▶ **WHAT YOU SHOULD DO**:
Return every line below exactly as written.

::::::::::

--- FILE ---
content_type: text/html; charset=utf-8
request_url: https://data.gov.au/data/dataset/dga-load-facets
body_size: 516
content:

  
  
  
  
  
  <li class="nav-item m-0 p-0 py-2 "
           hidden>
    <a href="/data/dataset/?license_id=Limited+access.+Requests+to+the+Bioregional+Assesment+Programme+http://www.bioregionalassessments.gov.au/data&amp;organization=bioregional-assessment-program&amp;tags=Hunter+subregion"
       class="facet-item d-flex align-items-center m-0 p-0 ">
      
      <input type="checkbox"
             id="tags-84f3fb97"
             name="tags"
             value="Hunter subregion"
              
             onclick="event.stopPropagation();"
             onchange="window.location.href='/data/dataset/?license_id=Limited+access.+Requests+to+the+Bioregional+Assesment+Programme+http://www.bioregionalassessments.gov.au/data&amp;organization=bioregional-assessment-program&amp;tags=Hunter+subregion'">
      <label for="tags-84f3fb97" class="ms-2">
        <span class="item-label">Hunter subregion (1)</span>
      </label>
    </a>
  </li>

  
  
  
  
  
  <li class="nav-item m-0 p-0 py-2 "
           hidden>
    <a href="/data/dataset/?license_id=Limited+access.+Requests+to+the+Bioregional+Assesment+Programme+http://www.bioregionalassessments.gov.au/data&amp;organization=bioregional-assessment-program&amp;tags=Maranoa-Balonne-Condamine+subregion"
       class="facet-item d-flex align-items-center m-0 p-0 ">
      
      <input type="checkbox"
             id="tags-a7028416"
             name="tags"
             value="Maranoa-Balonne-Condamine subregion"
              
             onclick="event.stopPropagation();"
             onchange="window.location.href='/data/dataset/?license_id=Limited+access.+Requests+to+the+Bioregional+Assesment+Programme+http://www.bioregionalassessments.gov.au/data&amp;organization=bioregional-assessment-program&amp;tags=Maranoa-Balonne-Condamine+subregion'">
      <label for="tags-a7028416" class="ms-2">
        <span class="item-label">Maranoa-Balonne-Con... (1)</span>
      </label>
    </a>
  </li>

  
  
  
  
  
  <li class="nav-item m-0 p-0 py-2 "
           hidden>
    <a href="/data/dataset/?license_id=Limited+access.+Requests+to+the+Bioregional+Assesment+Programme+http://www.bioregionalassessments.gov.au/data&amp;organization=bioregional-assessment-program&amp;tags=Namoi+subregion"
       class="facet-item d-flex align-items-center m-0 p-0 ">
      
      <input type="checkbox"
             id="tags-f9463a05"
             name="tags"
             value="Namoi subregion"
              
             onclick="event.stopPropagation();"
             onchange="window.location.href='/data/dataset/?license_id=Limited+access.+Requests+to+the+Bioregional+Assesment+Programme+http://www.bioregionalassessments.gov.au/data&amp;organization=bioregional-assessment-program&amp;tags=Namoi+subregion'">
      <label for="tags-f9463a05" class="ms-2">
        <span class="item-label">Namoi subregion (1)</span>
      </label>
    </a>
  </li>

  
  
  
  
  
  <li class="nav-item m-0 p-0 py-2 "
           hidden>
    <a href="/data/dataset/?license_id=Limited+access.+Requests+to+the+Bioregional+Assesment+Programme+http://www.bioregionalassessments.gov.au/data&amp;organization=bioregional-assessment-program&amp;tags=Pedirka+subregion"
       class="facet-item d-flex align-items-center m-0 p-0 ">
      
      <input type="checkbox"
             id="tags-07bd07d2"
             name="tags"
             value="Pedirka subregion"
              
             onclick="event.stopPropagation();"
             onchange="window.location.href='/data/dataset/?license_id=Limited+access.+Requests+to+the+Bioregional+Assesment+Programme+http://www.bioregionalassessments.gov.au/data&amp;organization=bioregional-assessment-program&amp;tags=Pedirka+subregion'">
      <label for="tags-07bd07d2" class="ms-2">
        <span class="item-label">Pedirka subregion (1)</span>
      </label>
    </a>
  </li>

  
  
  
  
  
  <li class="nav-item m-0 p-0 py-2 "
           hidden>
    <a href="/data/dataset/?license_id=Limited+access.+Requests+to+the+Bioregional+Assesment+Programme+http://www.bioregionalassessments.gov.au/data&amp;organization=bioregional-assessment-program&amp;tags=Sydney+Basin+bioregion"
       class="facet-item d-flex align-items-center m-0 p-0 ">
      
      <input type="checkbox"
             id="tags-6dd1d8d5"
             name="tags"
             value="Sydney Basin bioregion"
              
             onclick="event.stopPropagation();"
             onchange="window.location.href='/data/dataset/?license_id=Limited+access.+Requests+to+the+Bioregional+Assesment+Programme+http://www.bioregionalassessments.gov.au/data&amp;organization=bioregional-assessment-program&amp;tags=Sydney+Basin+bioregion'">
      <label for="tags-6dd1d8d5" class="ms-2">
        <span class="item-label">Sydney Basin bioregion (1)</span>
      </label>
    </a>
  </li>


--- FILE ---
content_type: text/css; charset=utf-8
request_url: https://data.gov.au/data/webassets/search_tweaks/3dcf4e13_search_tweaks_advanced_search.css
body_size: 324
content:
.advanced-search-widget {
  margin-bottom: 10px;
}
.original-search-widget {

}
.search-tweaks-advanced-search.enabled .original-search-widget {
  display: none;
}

::::::::::

▶ **EXERCISE SOLUTION**:
--- FILE ---
content_type: text/html; charset=utf-8
request_url: https://data.gov.au/data/dataset/dga-load-facets
body_size: 516
content:

  
  
  
  
  
  <li class="nav-item m-0 p-0 py-2 "
           hidden>
    <a href="/data/dataset/?license_id=Limited+access.+Requests+to+the+Bioregional+Assesment+Programme+http://www.bioregionalassessments.gov.au/data&amp;organization=bioregional-assessment-program&amp;tags=Hunter+subregion"
       class="facet-item d-flex align-items-center m-0 p-0 ">
      
      <input type="checkbox"
             id="tags-84f3fb97"
             name="tags"
             value="Hunter subregion"
              
             onclick="event.stopPropagation();"
             onchange="window.location.href='/data/dataset/?license_id=Limited+access.+Requests+to+the+Bioregional+Assesment+Programme+http://www.bioregionalassessments.gov.au/data&amp;organization=bioregional-assessment-program&amp;tags=Hunter+subregion'">
      <label for="tags-84f3fb97" class="ms-2">
        <span class="item-label">Hunter subregion (1)</span>
      </label>
    </a>
  </li>

  
  
  
  
  
  <li class="nav-item m-0 p-0 py-2 "
           hidden>
    <a href="/data/dataset/?license_id=Limited+access.+Requests+to+the+Bioregional+Assesment+Programme+http://www.bioregionalassessments.gov.au/data&amp;organization=bioregional-assessment-program&amp;tags=Maranoa-Balonne-Condamine+subregion"
       class="facet-item d-flex align-items-center m-0 p-0 ">
      
      <input type="checkbox"
             id="tags-a7028416"
             name="tags"
             value="Maranoa-Balonne-Condamine subregion"
              
             onclick="event.stopPropagation();"
             onchange="window.location.href='/data/dataset/?license_id=Limited+access.+Requests+to+the+Bioregional+Assesment+Programme+http://www.bioregionalassessments.gov.au/data&amp;organization=bioregional-assessment-program&amp;tags=Maranoa-Balonne-Condamine+subregion'">
      <label for="tags-a7028416" class="ms-2">
        <span class="item-label">Maranoa-Balonne-Con... (1)</span>
      </label>
    </a>
  </li>

  
  
  
  
  
  <li class="nav-item m-0 p-0 py-2 "
           hidden>
    <a href="/data/dataset/?license_id=Limited+access.+Requests+to+the+Bioregional+Assesment+Programme+http://www.bioregionalassessments.gov.au/data&amp;organization=bioregional-assessment-program&amp;tags=Namoi+subregion"
       class="facet-item d-flex align-items-center m-0 p-0 ">
      
      <input type="checkbox"
             id="tags-f9463a05"
             name="tags"
             value="Namoi subregion"
              
             onclick="event.stopPropagation();"
             onchange="window.location.href='/data/dataset/?license_id=Limited+access.+Requests+to+the+Bioregional+Assesment+Programme+http://www.bioregionalassessments.gov.au/data&amp;organization=bioregional-assessment-program&amp;tags=Namoi+subregion'">
      <label for="tags-f9463a05" class="ms-2">
        <span class="item-label">Namoi subregion (1)</span>
      </label>
    </a>
  </li>

  
  
  
  
  
  <li class="nav-item m-0 p-0 py-2 "
           hidden>
    <a href="/data/dataset/?license_id=Limited+access.+Requests+to+the+Bioregional+Assesment+Programme+http://www.bioregionalassessments.gov.au/data&amp;organization=bioregional-assessment-program&amp;tags=Pedirka+subregion"
       class="facet-item d-flex align-items-center m-0 p-0 ">
      
      <input type="checkbox"
             id="tags-07bd07d2"
             name="tags"
             value="Pedirka subregion"
              
             onclick="event.stopPropagation();"
             onchange="window.location.href='/data/dataset/?license_id=Limited+access.+Requests+to+the+Bioregional+Assesment+Programme+http://www.bioregionalassessments.gov.au/data&amp;organization=bioregional-assessment-program&amp;tags=Pedirka+subregion'">
      <label for="tags-07bd07d2" class="ms-2">
        <span class="item-label">Pedirka subregion (1)</span>
      </label>
    </a>
  </li>

  
  
  
  
  
  <li class="nav-item m-0 p-0 py-2 "
           hidden>
    <a href="/data/dataset/?license_id=Limited+access.+Requests+to+the+Bioregional+Assesment+Programme+http://www.bioregionalassessments.gov.au/data&amp;organization=bioregional-assessment-program&amp;tags=Sydney+Basin+bioregion"
       class="facet-item d-flex align-items-center m-0 p-0 ">
      
      <input type="checkbox"
             id="tags-6dd1d8d5"
             name="tags"
             value="Sydney Basin bioregion"
              
             onclick="event.stopPropagation();"
             onchange="window.location.href='/data/dataset/?license_id=Limited+access.+Requests+to+the+Bioregional+Assesment+Programme+http://www.bioregionalassessments.gov.au/data&amp;organization=bioregional-assessment-program&amp;tags=Sydney+Basin+bioregion'">
      <label for="tags-6dd1d8d5" class="ms-2">
        <span class="item-label">Sydney Basin bioregion (1)</span>
      </label>
    </a>
  </li>


--- FILE ---
content_type: text/css; charset=utf-8
request_url: https://data.gov.au/data/webassets/search_tweaks/3dcf4e13_search_tweaks_advanced_search.css
body_size: 324
content:
.advanced-search-widget {
  margin-bottom: 10px;
}
.original-search-widget {

}
.search-tweaks-advanced-search.enabled .original-search-widget {
  display: none;
}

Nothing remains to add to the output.